── Text to read ──

Advertisement
Advertisement
A news report contrasts photos of Zhu Ling before and after her poisoning. Photo: Screenshot via Sina Weibo
Opinion
Amy Li
Amy Li

Zhu Ling petitioners await response from Obama on 19-year-old poisoning case

A White House petition signed by many Chinese netizens gets enough signatures

Amy Li

Apparently frustrated by their own judicial system and wary of censorship, members of China’s online community, in a rare move, have appealed to US President Barack Obama to help seek justice on a 19-year-old cold case of poisoning.

Fraught with grammatical errors, a petition on Whitehouse.gov asked the US to track down Jasmine Sun, or Sun Wei, who many believe poisoned her university roommate, Zhu Ling, with a deadly chemical in 1995 and is now living in the States.
The petition with grammatical errors has received support from the online community. Photo: screenshot via internet

“Invest [investigate] and deport Jasmine Sun who was the main suspect of a famous Thallium poison murder case (victim:Zhu Lin) in China,” reads the title of the petition.

“To protect the safety of our citizens, we petite [petition] that the government investigate and deport her,” it said.

The appeal, created on May 3, has received more than 120,000 signatures by Tuesday, mostly from Chinese netizens. They now await a response from the White House. Under the website's rules, a petition must get 100,000 signatures in 30 days to get a response.

───
── Stored records ──

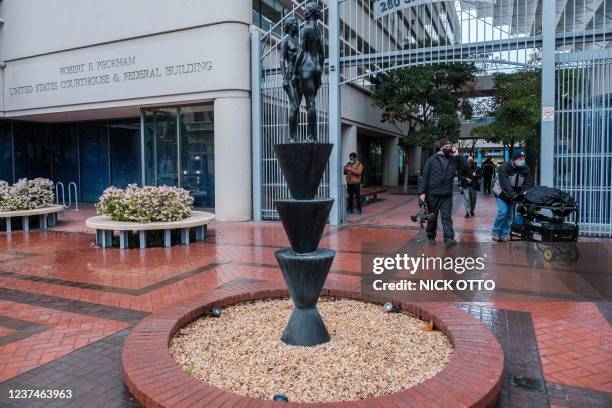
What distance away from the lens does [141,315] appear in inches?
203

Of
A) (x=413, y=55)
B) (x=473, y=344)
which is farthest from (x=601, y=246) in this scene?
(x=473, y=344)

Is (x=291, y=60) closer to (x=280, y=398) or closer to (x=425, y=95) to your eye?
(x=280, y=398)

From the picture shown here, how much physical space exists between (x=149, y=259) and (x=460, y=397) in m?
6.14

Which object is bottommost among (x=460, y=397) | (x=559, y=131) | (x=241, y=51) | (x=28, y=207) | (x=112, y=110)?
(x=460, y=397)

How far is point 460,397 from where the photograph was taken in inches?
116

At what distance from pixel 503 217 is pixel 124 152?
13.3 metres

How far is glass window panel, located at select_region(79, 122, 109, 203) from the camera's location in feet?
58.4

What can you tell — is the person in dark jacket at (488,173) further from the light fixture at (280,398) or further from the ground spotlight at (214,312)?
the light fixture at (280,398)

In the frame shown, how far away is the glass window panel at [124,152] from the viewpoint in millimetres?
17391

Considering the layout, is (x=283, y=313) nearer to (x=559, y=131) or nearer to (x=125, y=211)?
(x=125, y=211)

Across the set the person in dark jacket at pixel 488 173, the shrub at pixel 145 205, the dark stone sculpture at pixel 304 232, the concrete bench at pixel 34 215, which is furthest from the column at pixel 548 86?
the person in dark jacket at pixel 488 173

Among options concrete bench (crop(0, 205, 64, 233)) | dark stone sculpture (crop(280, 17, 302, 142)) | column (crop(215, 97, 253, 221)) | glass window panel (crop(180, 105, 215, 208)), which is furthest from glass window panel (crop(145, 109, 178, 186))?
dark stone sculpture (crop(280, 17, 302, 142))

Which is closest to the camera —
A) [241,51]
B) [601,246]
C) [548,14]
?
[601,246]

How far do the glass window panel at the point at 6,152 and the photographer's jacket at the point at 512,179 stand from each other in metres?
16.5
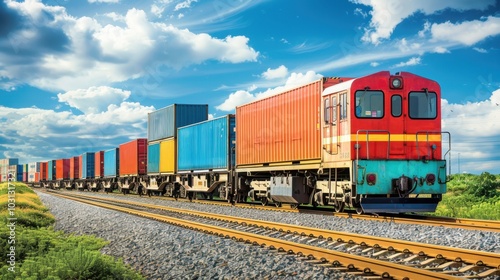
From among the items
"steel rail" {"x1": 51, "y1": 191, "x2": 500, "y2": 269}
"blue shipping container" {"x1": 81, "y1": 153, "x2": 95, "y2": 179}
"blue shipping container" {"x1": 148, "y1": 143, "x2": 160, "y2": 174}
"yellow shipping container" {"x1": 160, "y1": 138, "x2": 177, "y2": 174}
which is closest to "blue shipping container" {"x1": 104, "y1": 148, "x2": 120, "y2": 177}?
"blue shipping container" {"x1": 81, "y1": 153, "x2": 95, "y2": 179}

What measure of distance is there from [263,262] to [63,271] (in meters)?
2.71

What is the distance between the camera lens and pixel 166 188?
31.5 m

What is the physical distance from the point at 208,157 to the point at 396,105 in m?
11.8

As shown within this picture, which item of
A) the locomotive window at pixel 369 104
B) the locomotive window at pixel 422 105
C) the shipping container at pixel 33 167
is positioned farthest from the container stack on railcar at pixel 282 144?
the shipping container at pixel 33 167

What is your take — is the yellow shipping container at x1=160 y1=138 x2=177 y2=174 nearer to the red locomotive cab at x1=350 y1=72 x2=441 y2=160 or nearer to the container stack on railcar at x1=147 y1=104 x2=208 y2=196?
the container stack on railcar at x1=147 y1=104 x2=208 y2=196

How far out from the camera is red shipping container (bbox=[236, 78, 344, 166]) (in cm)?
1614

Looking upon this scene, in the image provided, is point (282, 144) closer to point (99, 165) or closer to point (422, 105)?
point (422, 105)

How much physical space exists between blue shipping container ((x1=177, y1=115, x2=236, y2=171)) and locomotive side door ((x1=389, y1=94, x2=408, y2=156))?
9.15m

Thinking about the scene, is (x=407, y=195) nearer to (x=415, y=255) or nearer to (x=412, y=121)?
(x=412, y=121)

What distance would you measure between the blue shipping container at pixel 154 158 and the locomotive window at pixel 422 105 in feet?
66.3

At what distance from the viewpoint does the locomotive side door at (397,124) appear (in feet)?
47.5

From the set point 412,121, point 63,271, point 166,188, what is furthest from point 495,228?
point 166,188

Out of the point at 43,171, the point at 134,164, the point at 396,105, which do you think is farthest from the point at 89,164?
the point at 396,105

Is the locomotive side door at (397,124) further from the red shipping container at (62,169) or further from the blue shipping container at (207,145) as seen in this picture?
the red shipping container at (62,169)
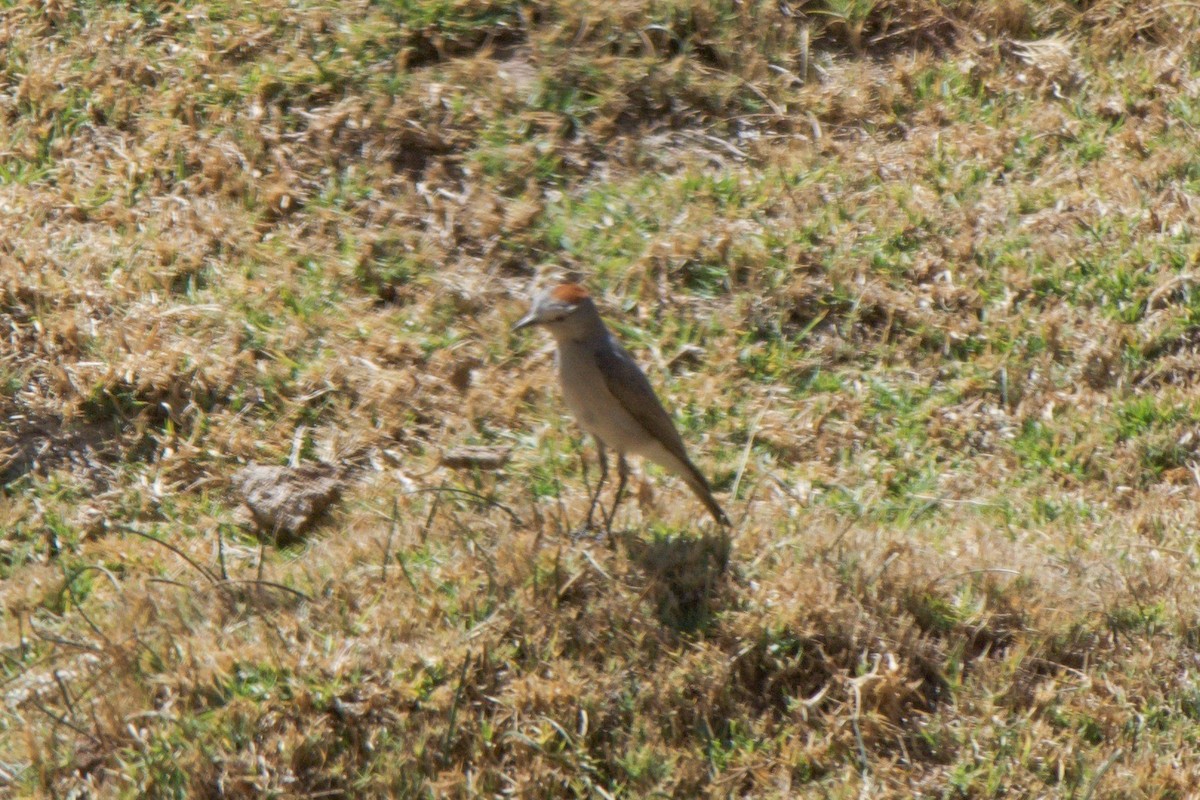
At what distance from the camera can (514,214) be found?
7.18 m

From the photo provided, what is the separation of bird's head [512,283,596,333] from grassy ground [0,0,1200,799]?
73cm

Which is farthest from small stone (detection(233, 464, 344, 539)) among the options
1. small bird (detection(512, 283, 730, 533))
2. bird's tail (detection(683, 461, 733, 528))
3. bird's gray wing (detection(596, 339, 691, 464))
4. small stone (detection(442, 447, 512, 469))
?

───

Stated task 1:
Pick out each line of the rows above that contains the word "yellow".
Stated task 2:
Continue the news report on the Zhu Ling petition, beginning after its last sentence.

Written answer 1:
"yellow shipping container" {"x1": 160, "y1": 138, "x2": 177, "y2": 174}
What is your take — is the yellow shipping container at x1=160 y1=138 x2=177 y2=174 nearer to the red locomotive cab at x1=350 y1=72 x2=441 y2=160 or nearer to the container stack on railcar at x1=147 y1=104 x2=208 y2=196?

Written answer 2:
The story of Zhu Ling's poisoning has been heart-wrenching from the beginning. Zhu was a talented Tsinghua University student in Beijing before she suffered from what later turned out to be thallium poisoning. The excessive amount of thallium did not kill her, but it destroyed the life of a promising young woman - and the lives of her ageing parents.

Zhu is now 40 years old, overweight, paralysed, diabetic and almost blind. She also has the mental capacity of a six year old.

The police failed to make any arrests after ruling out the possibility that she poisoned herself. But they did bring in a roommate, Sun Wei, for questioning. Sun was let go and never charged. Many believed she was the only undergraduate student with access to the deadly chemical, which Sun had later denied.

Rumour also had it that Sun’s family had powerful connections and had intervened with the investigation, allegations that Sun also denied.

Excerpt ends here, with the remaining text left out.